Collected data:
^^^^^^^^^^^^^^^^

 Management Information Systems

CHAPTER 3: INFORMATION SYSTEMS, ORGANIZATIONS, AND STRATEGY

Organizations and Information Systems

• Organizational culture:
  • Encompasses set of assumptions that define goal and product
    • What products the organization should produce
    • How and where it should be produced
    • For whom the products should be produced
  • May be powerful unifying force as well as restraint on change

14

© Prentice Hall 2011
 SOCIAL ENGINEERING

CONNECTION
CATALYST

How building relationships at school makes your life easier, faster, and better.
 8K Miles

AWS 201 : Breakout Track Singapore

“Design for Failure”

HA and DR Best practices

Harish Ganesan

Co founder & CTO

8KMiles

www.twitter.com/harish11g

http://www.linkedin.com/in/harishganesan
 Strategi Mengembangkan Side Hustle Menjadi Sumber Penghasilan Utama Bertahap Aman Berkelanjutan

^^^^^^^^^^^^^^^^

The answer must restate each entry word for word.

 Management Information Systems

CHAPTER 3: INFORMATION SYSTEMS, ORGANIZATIONS, AND STRATEGY

Organizations and Information Systems

• Organizational culture:
  • Encompasses set of assumptions that define goal and product
    • What products the organization should produce
    • How and where it should be produced
    • For whom the products should be produced
  • May be powerful unifying force as well as restraint on change

14

© Prentice Hall 2011
 SOCIAL ENGINEERING

CONNECTION
CATALYST

How building relationships at school makes your life easier, faster, and better.
 8K Miles

AWS 201 : Breakout Track Singapore

“Design for Failure”

HA and DR Best practices

Harish Ganesan

Co founder & CTO

8KMiles

www.twitter.com/harish11g

http://www.linkedin.com/in/harishganesan
 Strategi Mengembangkan Side Hustle Menjadi Sumber Penghasilan Utama Bertahap Aman Berkelanjutan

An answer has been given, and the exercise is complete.